The Trial of Joan of Arc (1962)
Robert Bresson's "The Trial of Joan of Arc"
While watching Robert Bresson's 1962 film "The Trial of Joan of Arc," it was very difficult not to compare it to the monolithic silent masterpiece of Carl Theodor Dreyer's "The Passion of Joan of Arc." For one thing, Dreyer's version of the historical trial is without dialogue, save for the title cards. It's mostly about the emotion of Joan, whom is facing her execution at the hands of a corrupt state. In Bresson's version, the film is completely dialogue, without much visual action to accompany anything.
The film only consists of the direct conversations between Joan and the bishops of the church. Joan is continuously tortured, interrogated, and molested. Everything she says is scrutinized and warped by the corrupt judges. Because this is a Bresson picture, the characters are played by non-professional actors and thereby, there is little emotionality to the performances. The dryness of the people and the scenes unfolding before us make the trial, interrogation, and all the maliciousness thrown at Joan all the more unsettling for some reason. I don't quite have the words to identity what exactly Bresson is accomplishing with this aesthetic for this story, but the master is able to somehow identify the banality in persecution, the lack of emotion that is paradoxically escorted with hatred, and the empty sense of terror felt by this poor child about to be burned alive.

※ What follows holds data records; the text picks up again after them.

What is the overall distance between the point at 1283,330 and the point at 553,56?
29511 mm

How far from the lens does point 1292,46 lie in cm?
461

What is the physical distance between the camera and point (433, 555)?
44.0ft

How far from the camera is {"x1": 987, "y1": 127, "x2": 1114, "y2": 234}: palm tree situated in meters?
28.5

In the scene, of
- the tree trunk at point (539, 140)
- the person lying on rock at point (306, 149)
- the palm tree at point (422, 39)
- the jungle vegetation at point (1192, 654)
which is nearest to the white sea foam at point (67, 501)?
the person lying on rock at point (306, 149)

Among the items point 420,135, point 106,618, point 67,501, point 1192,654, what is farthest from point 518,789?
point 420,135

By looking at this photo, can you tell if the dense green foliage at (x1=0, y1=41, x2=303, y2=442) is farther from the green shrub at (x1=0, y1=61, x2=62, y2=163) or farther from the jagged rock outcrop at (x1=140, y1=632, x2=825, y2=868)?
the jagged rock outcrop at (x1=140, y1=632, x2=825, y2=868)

I don't think this particular film was able to penetrate me as a typical Bresson film would. For that, I think this piece falls short of his other masterworks. That is not to say this film shouldn't merit praise, it absolutely should. It still makes for a quietly disturbing picture and has a breadth of complexity confined in its images. However, I can't help but place it up against the Dreyer film, which one should never do with art. In this case, "The Trial of Joan of Arc" seems to fall through the crevasses somehow.